Girvan与Newman提出了使用边的中介度衡量某条边成为瓶颈的程度,边的中介度其实是对定点中介度的扩展,定义为网络中经过某条边得所有最短路径的数目。在有n个顶点,m条边的网络中,这个量可以在O(mn)时间计算得到。

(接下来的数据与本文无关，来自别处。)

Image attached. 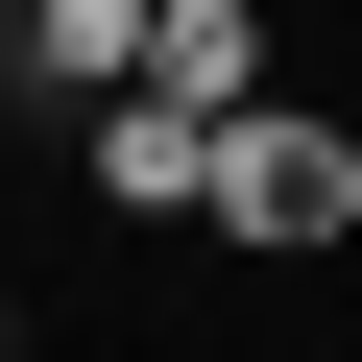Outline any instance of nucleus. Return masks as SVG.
Returning a JSON list of instances; mask_svg holds the SVG:
<instances>
[{
    "instance_id": "obj_1",
    "label": "nucleus",
    "mask_w": 362,
    "mask_h": 362,
    "mask_svg": "<svg viewBox=\"0 0 362 362\" xmlns=\"http://www.w3.org/2000/svg\"><path fill=\"white\" fill-rule=\"evenodd\" d=\"M194 242H242V266H338V242H362V145H338L314 97H242V121L194 145Z\"/></svg>"
},
{
    "instance_id": "obj_2",
    "label": "nucleus",
    "mask_w": 362,
    "mask_h": 362,
    "mask_svg": "<svg viewBox=\"0 0 362 362\" xmlns=\"http://www.w3.org/2000/svg\"><path fill=\"white\" fill-rule=\"evenodd\" d=\"M73 145H97V194H121V218H194V145H218V121H194V97H145V73H121V97H97Z\"/></svg>"
},
{
    "instance_id": "obj_3",
    "label": "nucleus",
    "mask_w": 362,
    "mask_h": 362,
    "mask_svg": "<svg viewBox=\"0 0 362 362\" xmlns=\"http://www.w3.org/2000/svg\"><path fill=\"white\" fill-rule=\"evenodd\" d=\"M145 97L242 121V97H266V0H145Z\"/></svg>"
},
{
    "instance_id": "obj_4",
    "label": "nucleus",
    "mask_w": 362,
    "mask_h": 362,
    "mask_svg": "<svg viewBox=\"0 0 362 362\" xmlns=\"http://www.w3.org/2000/svg\"><path fill=\"white\" fill-rule=\"evenodd\" d=\"M0 25H25V0H0Z\"/></svg>"
}]
</instances>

高三毕业班班主任寄语G-N算法包括三个阶段:⑴计算网络中的所有边的介数;⑵找到介数最高的边并将它从网络中移除⑶重复前一步骤,知道每个节点就是一个退化社区为止。算法的整个工程也可以像层次类聚算法一样由一个社团结构树来表示,但是它是由根部向叶子进行构建的,与层次类聚算法恰好相反。树的分枝就表示随着边得删除而形成的社区结构。同样,在树的不同位置进行切割就会得到不同大小的社区结构。
G-N算法采用的是modularity,它是专门为社区划分而被提出的,着眼于社区内部顶点之间联系的紧密与社团之间顶点联系的稀疏。Modularity其实是社会网络中社区结构与随机网络中社区结构之间的区别。其定义如下:其中,表示连接社区i与社区j中的顶点的边的权值所占的比例;表示与社区i中顶点相关联的所有边得权值所占的比例,包括两个顶点全在社区内部和仅有一个顶点在社区内部两种情况。为了使用方便,将Qw记为Q。

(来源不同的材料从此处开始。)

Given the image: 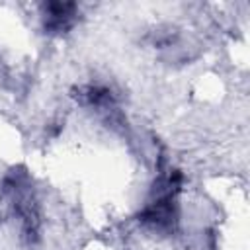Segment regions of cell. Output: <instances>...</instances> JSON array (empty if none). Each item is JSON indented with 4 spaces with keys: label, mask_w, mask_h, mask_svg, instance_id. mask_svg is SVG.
I'll return each mask as SVG.
<instances>
[{
    "label": "cell",
    "mask_w": 250,
    "mask_h": 250,
    "mask_svg": "<svg viewBox=\"0 0 250 250\" xmlns=\"http://www.w3.org/2000/svg\"><path fill=\"white\" fill-rule=\"evenodd\" d=\"M76 6L70 2H49L45 4V29L49 33H62L72 25Z\"/></svg>",
    "instance_id": "obj_1"
}]
</instances>
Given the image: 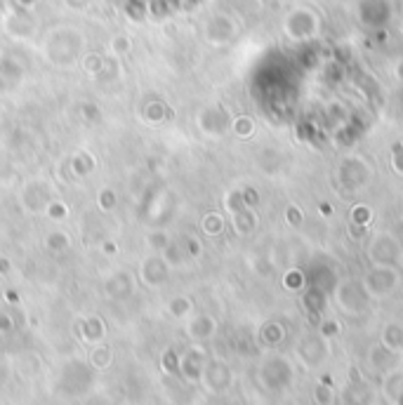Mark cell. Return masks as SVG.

不管是自顶向下的分割方法,还是自底向上的类聚方法,都会产生一个社团结构树,如果将毎一层的划分结果对应一个原图的划分Pk,整棵树就会对应原网络的一系列的划分,可以将其表示为P=(Pk)1≤k≤n,提出Q的目的就是在这一个序列中取出使其最大的一个Pk,对应找到的就是对原网络的最佳划分。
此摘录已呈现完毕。